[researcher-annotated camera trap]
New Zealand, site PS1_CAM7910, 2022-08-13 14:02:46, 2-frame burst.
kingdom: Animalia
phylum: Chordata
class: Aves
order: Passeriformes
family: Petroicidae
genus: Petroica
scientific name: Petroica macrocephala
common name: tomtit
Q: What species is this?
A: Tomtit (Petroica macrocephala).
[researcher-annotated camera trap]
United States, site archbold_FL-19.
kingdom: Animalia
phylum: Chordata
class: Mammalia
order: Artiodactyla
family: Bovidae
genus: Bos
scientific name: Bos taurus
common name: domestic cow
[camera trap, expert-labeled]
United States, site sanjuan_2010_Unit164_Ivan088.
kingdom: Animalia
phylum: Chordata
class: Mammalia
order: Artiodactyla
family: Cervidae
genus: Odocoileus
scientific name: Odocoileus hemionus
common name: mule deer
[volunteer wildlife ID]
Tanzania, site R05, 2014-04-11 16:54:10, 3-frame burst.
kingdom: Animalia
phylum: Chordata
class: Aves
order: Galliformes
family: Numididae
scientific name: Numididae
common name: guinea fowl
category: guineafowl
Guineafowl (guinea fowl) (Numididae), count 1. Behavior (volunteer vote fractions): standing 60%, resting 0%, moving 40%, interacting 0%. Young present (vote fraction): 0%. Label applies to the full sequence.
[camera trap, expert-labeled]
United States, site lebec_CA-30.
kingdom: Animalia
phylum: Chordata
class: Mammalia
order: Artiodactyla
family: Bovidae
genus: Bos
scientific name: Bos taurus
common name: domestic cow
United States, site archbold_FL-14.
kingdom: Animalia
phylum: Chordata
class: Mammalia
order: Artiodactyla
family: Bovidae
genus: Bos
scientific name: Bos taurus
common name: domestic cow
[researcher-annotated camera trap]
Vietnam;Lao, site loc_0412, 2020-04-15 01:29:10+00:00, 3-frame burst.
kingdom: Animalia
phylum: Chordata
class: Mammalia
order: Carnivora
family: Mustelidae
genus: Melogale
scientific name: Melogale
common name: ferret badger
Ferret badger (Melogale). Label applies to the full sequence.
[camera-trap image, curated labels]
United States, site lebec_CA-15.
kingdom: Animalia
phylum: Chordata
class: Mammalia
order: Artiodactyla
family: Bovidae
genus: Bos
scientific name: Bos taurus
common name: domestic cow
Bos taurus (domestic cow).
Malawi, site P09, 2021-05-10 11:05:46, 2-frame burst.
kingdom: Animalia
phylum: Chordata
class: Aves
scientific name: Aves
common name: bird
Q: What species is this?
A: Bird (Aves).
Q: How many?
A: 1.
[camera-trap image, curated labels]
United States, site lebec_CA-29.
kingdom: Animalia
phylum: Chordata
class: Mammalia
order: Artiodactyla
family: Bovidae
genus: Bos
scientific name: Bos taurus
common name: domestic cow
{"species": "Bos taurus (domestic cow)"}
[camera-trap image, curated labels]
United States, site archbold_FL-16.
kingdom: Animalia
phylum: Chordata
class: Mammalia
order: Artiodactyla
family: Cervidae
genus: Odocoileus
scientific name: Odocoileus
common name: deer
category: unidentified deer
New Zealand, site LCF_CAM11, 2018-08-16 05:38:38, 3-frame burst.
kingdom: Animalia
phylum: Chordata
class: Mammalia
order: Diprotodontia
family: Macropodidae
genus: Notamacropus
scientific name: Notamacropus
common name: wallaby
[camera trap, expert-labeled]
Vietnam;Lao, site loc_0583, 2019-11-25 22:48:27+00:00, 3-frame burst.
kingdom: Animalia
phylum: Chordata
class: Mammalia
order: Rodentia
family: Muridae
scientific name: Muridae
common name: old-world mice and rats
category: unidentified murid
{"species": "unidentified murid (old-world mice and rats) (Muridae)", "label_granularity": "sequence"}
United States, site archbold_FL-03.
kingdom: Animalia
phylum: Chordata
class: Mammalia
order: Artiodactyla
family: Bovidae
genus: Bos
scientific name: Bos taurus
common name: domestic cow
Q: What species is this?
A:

──────

_WORK REQUEST_: For this exercise, retype the complete listing exactly.

_TASK ANSWER_:
[researcher-annotated camera trap]
New Zealand, site PS1_CAM7910, 2022-08-13 14:02:46, 2-frame burst.
kingdom: Animalia
phylum: Chordata
class: Aves
order: Passeriformes
family: Petroicidae
genus: Petroica
scientific name: Petroica macrocephala
common name: tomtit
Q: What species is this?
A: Tomtit (Petroica macrocephala).
[researcher-annotated camera trap]
United States, site archbold_FL-19.
kingdom: Animalia
phylum: Chordata
class: Mammalia
order: Artiodactyla
family: Bovidae
genus: Bos
scientific name: Bos taurus
common name: domestic cow
[camera trap, expert-labeled]
United States, site sanjuan_2010_Unit164_Ivan088.
kingdom: Animalia
phylum: Chordata
class: Mammalia
order: Artiodactyla
family: Cervidae
genus: Odocoileus
scientific name: Odocoileus hemionus
common name: mule deer
[volunteer wildlife ID]
Tanzania, site R05, 2014-04-11 16:54:10, 3-frame burst.
kingdom: Animalia
phylum: Chordata
class: Aves
order: Galliformes
family: Numididae
scientific name: Numididae
common name: guinea fowl
category: guineafowl
Guineafowl (guinea fowl) (Numididae), count 1. Behavior (volunteer vote fractions): standing 60%, resting 0%, moving 40%, interacting 0%. Young present (vote fraction): 0%. Label applies to the full sequence.
[camera trap, expert-labeled]
United States, site lebec_CA-30.
kingdom: Animalia
phylum: Chordata
class: Mammalia
order: Artiodactyla
family: Bovidae
genus: Bos
scientific name: Bos taurus
common name: domestic cow
United States, site archbold_FL-14.
kingdom: Animalia
phylum: Chordata
class: Mammalia
order: Artiodactyla
family: Bovidae
genus: Bos
scientific name: Bos taurus
common name: domestic cow
[researcher-annotated camera trap]
Vietnam;Lao, site loc_0412, 2020-04-15 01:29:10+00:00, 3-frame burst.
kingdom: Animalia
phylum: Chordata
class: Mammalia
order: Carnivora
family: Mustelidae
genus: Melogale
scientific name: Melogale
common name: ferret badger
Ferret badger (Melogale). Label applies to the full sequence.
[camera-trap image, curated labels]
United States, site lebec_CA-15.
kingdom: Animalia
phylum: Chordata
class: Mammalia
order: Artiodactyla
family: Bovidae
genus: Bos
scientific name: Bos taurus
common name: domestic cow
Bos taurus (domestic cow).
Malawi, site P09, 2021-05-10 11:05:46, 2-frame burst.
kingdom: Animalia
phylum: Chordata
class: Aves
scientific name: Aves
common name: bird
Q: What species is this?
A: Bird (Aves).
Q: How many?
A: 1.
[camera-trap image, curated labels]
United States, site lebec_CA-29.
kingdom: Animalia
phylum: Chordata
class: Mammalia
order: Artiodactyla
family: Bovidae
genus: Bos
scientific name: Bos taurus
common name: domestic cow
{"species": "Bos taurus (domestic cow)"}
[camera-trap image, curated labels]
United States, site archbold_FL-16.
kingdom: Animalia
phylum: Chordata
class: Mammalia
order: Artiodactyla
family: Cervidae
genus: Odocoileus
scientific name: Odocoileus
common name: deer
category: unidentified deer
New Zealand, site LCF_CAM11, 2018-08-16 05:38:38, 3-frame burst.
kingdom: Animalia
phylum: Chordata
class: Mammalia
order: Diprotodontia
family: Macropodidae
genus: Notamacropus
scientific name: Notamacropus
common name: wallaby
[camera trap, expert-labeled]
Vietnam;Lao, site loc_0583, 2019-11-25 22:48:27+00:00, 3-frame burst.
kingdom: Animalia
phylum: Chordata
class: Mammalia
order: Rodentia
family: Muridae
scientific name: Muridae
common name: old-world mice and rats
category: unidentified murid
{"species": "unidentified murid (old-world mice and rats) (Muridae)", "label_granularity": "sequence"}
United States, site archbold_FL-03.
kingdom: Animalia
phylum: Chordata
class: Mammalia
order: Artiodactyla
family: Bovidae
genus: Bos
scientific name: Bos taurus
common name: domestic cow
Q: What species is this?
A:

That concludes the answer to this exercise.